In yesterday’s press release, Standard & Poor’s said that:
“The upgrade reflects our view that Cyprus’ economic and budgetary performance has been more positive than we expected over the past six months. The government’s commitment to significant fiscal, financial sector, and structural reforms, along with assistance from its European partners in improving its debt profile, has supported this improved performance. We also view Cyprus’ economic performance as stemming from its relatively flexible labor and product markets, its resilient services sector, and its relatively low tax burden, all of which pre-date the economic crisis. Cyprus’ economic performance has been accompanied by a smaller drop in consumption than we anticipated, which we believe is partly linked to a general loss of confidence in Cyprus’ banks.”

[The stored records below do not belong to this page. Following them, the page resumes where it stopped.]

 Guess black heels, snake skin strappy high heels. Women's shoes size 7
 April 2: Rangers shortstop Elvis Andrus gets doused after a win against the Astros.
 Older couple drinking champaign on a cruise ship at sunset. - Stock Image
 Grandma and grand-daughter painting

Referring to the Cyprus economic adjustment program, S&P noted that:
“Cyprus has, in our view, complied with its economic adjustment program, which is financed by the ESM and IMF. We believe that the program should remain on track even if there are disbursement delays by its official lenders.”
However, it went on to warn that:
“The forecast for domestic demand remains uncertain and presents a risk to public finances. Rapid private-sector deleveraging is underway, with credit growth in households and corporates contracting by over 9% in 2013 and an average of over 8% so far in 2014. High levels of strategic defaults by households on mortgage obligations, however, indicate that 2014’s stronger-than-expected consumption levels may only be temporary.

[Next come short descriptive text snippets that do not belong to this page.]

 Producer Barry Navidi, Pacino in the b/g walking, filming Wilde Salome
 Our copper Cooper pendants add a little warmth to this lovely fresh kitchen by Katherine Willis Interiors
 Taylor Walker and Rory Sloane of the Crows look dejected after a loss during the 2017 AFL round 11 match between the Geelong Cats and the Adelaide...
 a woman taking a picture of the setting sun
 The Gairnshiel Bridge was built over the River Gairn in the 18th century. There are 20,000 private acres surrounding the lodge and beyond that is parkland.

“In addition, the asset quality of Cyprus’ banks continues to decline despite banking sector restructuring. Nonperforming loans (NPLs) were at an estimated 53% in August 2014, the highest in the EU, compared with 46% at the end of 2013. High levels of NPLs also reflect the government’s decision not to create a “bad bank” (which would likely involve government backing).”
Commenting on its outlook, S&P said that:
“The outlook on the long-term rating is stable, balancing our view of Cyprus’ progress in economic and budgetary adjustments against outstanding challenges in the financial sector, in particular the deterioration in banks’ asset quality and removal of cross-border capital controls.
“We could raise the ratings if the financial sector stabilizes, notably if asset quality improves and economic reforms continue such that growth prospects significantly improve; if budget deficits over 2015-2017 decline more than we currently forecast; or if all capital controls are eliminated.
“We could lower the ratings if financial sector stability comes under renewed significant pressure, for example if the deterioration in banks’ asset quality remains unaddressed, if the government seems unable to fulfil ESM/IMF program conditions, or if budgetary performance worsens materially from our current expectations.”